Deep learning for cyber-attack detection in industrial control systems

April 18, 2022

Industrial Control System (ICS) represents a common term that relates to different types of control systems which usually include the devices, systems, and networks used to operate and/or automate industrial processes. Today, ICSs are fully employed in many industrial sectors and critical infrastructures such as manufacturing, energy, and transportation. According to the control principles, ICSs can be roughly categorized into two groups: centralized control and distributed control. In centralized control systems, all data from the low-level devices is wired back to a high-level controller (usually Programmable Logic Controller or microcontroller) where the control logic of the system is realized (Fig. 1a). On the other hand, distributed control is achieved by the coordinated work between devices deployed within the plant (Fig. 1b).

The Industry 4.0 paradigm is changing the way we manufacture through the transition from centralized to distributed control, where the concepts of Cyber-Physical Systems (CPS) and the Industrial Internet of Things (IIoT) are considered the main enablers of this transition. In that case, devices (sensors, actuators, etc.) that operate on a low level are becoming smart by adding computation and communication capabilities, where the exchange of data between them realizes wirelessly. However, ubiquitous communication leads to a large number of objects involved in the network, which opens up a wide area for threats and malicious cyber-attacks. The effects of an attack can lead to serious consequences such as system dysfunction or even can endanger human lives. Therefore, to solve these security issues and keep the system safe and secure, defense mechanisms with a high level of protection have to be developed.

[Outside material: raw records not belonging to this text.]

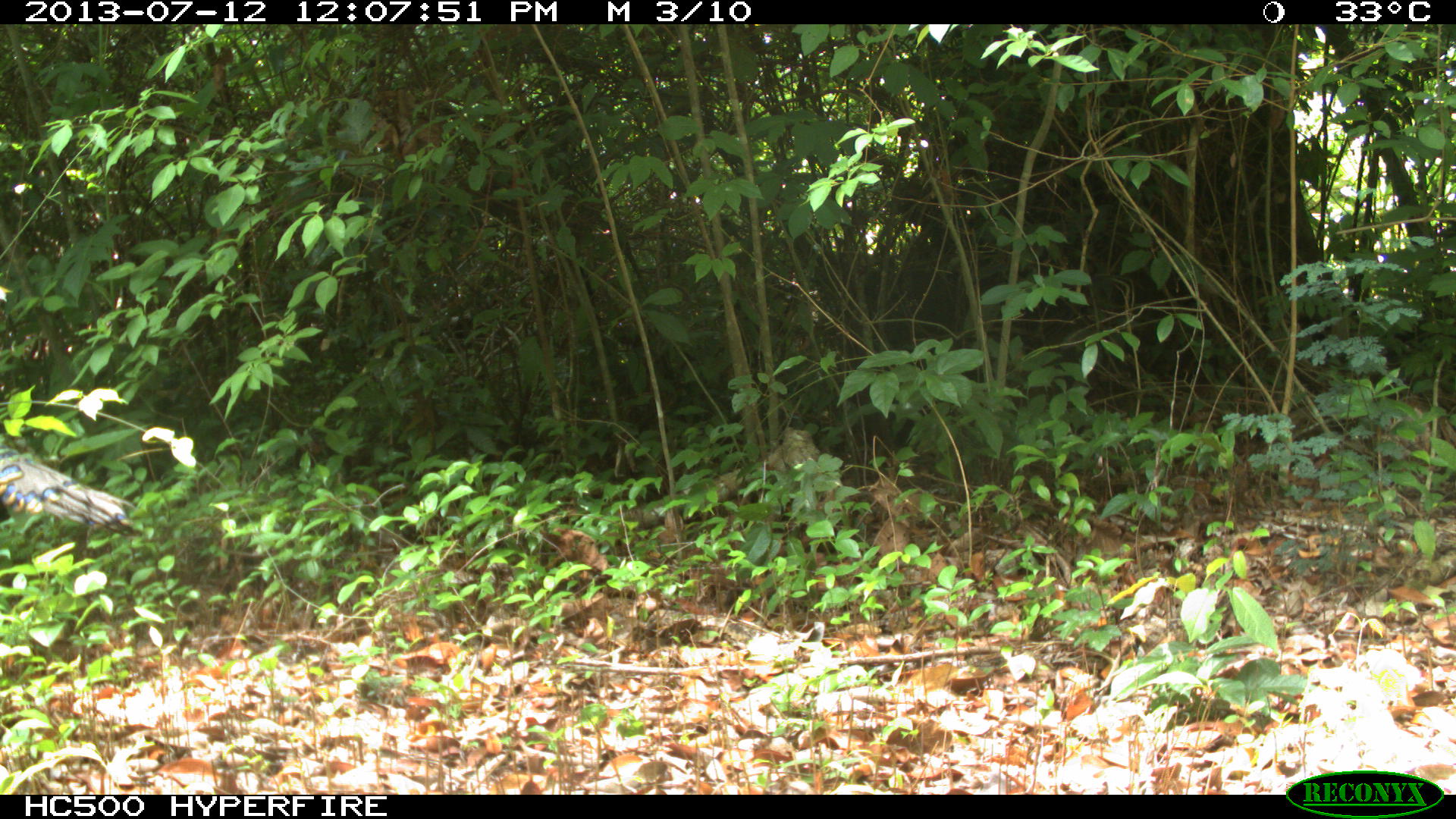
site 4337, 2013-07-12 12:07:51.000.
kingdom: Animalia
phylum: Chordata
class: Aves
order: Galliformes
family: Phasianidae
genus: Meleagris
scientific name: Meleagris ocellata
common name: ocellated turkey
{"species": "Meleagris ocellata (ocellated turkey)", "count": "1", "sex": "female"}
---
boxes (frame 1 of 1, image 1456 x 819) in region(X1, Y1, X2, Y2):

Attackers on the other side (especially when they launch sophisticated attacks) tend to be stealthy, so cyber-attacks detection represents a challenging task. In this game between attackers and security mechanisms, time plays an important role where timely detection and appropriate response can mitigate or completely neutralize the impact of an attack.

Fig. 1. Cyber-attacks on: a) centralized control system; b) distributed control system

Generally, modeling of industrial processes is based on one of two approaches: 1) design-driven and 2) data-driven. In the first approach, the system is modeled through mathematical equations (in analytical form), while the second approach uses data obtained from the system to model its behavior. Since it is difficult to describe complex processes in analytical form or it is possible to do only with rough assumptions, data-driven models have found wide application in the design of attack detection mechanisms. Due to its advantages, machine learning (ML) imposes as the right choice for working with data, and deep learning (DL) as its branch is attracting significant attention in the field of cyber security. Based on the nature of input data that we give to the machine learning algorithms, it can be classified into three major categories: 1) supervised, 2) semi-supervised, and 3) unsupervised learning (Fig. 2).

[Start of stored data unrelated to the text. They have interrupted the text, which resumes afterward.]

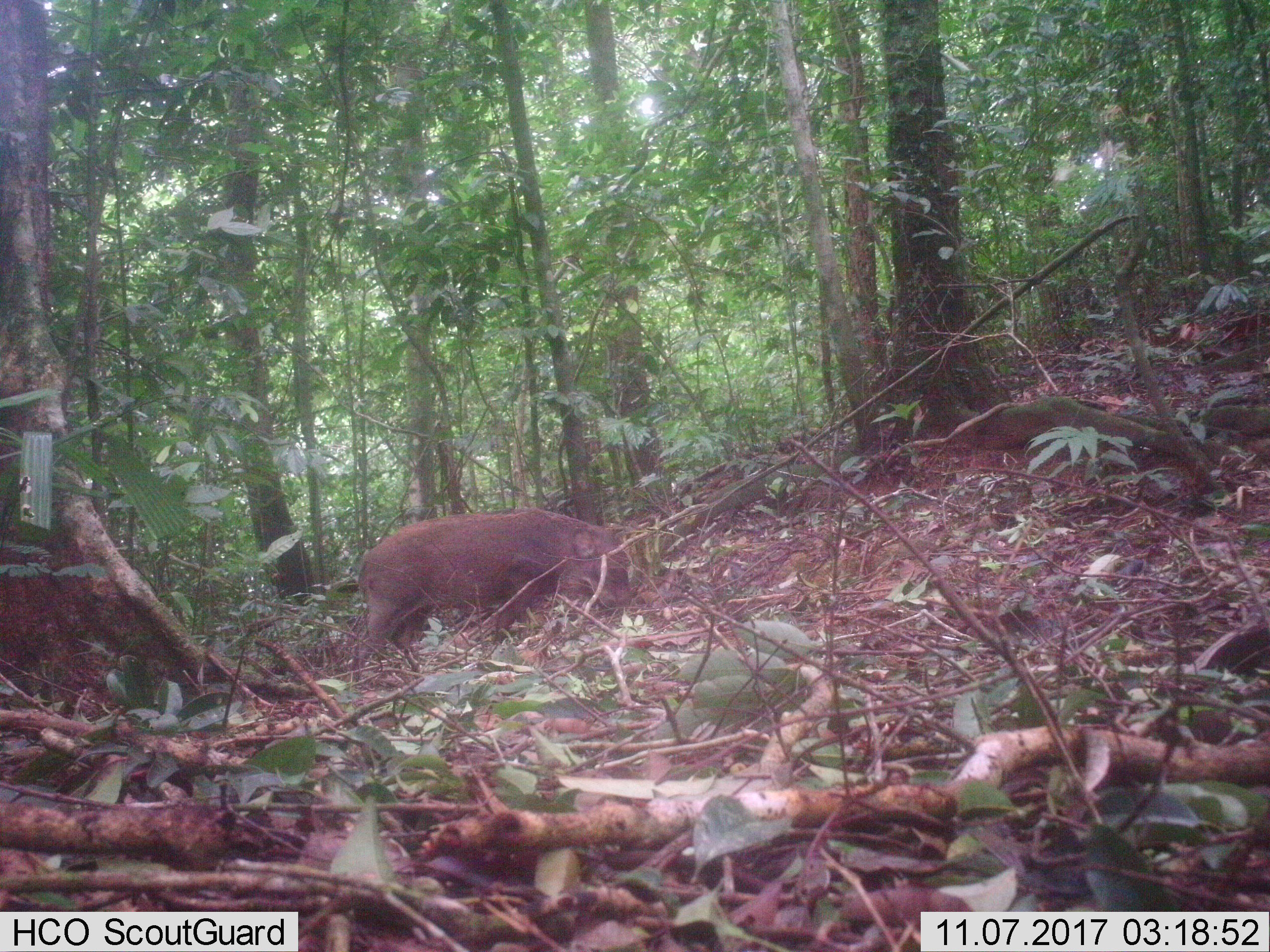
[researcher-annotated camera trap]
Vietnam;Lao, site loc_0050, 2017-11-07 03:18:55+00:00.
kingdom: Animalia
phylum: Chordata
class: Mammalia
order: Artiodactyla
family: Suidae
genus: Sus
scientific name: Sus scrofa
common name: eurasian wild pig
Eurasian wild pig (Sus scrofa). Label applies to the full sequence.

Fig. 2. Classification of DL techniques depending on the data used during model creation [1]

Supervised learning is characterized by labeled data as input to the ML model and known output. In the semi-supervised approach on the other hand, we feed input with known data, but without the known response at the output. Finally, in unsupervised learning, the model is generated based on unlabeled training data, where ML algorithm needs to learn the inherent structure from the input data.

One of the commonly used semi-supervised approaches for attack detection models the system behavior under normal operating conditions using input data that does not contain attacks. A created model performs a prediction of new data (that was not used in the training process), where the attack detection is based on the discrepancy between the estimated and the value obtained from the real process (Fig. 3).

Fig. 3. Attack detection algorithm

          A number of DL techniques are used today for generating attack detection mechanisms, and the choice of the appropriate technique often depends on the specific application [2, 3]. Since the signals obtained from the plant are usually time-series, we will briefly discuss a few DL techniques that can be effectively applied for this type of data: 1) Deep Neural Networks (DNN), 2) Convolutional Neural Networks (CNN), 3) Recurrent Neural Networks (RNN), and 4) Autoencoders.

          DNN represents a multi-layer perceptron where all layers (input layer, at least 2 hidden layers, and output layer) are fully connected. This network architecture ensures good performance in extracting high-level features from raw data. However, the main disadvantage of DNN refers to its computational complexity.

          The basis of CNN represents convolution – an operation frequently used in image and digital signal processing. CNN has at least one layer which performs convolution of its input using the filter instead of carrying out matrix multiplication. Using the sequences, the CNN model can effectively learn an internal representation of the time series data and achieve good prediction performance.

          RNN represents a network where the current output vector depends not only on the present input (as in standard feedforward neural networks) but also on the recurrent input representing the previous hidden state. Thus, using the input and previous state vector, RNN computes output for every element of a sequence. This characteristic allows RNN to learn and understand the sequential nature of the data. Three commonly used types of RNN are: 1) Simple RNN, 2) Long Short-Term Memory (LSTM), and 3) Gated Recurrent Unit (GRU).

          Autoencoders with two symmetrical components called encoder and decoder represent a specific type of feedforward neural network. Encoder extracts features in the input and in that way produce the code, whereas decoder reconstructs the input only using generated code. Reconstruction of the input signal is based on hidden layers with lower dimensionality than the input and output layers. In this way, the input space is projected onto a space of lower dimensionality whose information density is higher.

References:  

  1. Supervised, unsupervised, and semi-supervised learning with real-life usecase, [Online], Available: https://www.enjoyalgorithms.com/blogs/supervised-unsupervised-and-semisupervised-learning, Accessed on: Apr. 2022.
  2. Liu, H. and Lang, B., 2019. Machine learning and deep learning methods for intrusion detection systems: A survey. Applied sciences9 (20), p. 4396.
  3. Kwon, D., Kim, H., Kim, J., Suh, S.C., Kim, I. and Kim, K.J., 2019. A survey of deep learning-based network anomaly detection. Cluster Computing, 22 (1), pp. 949-961.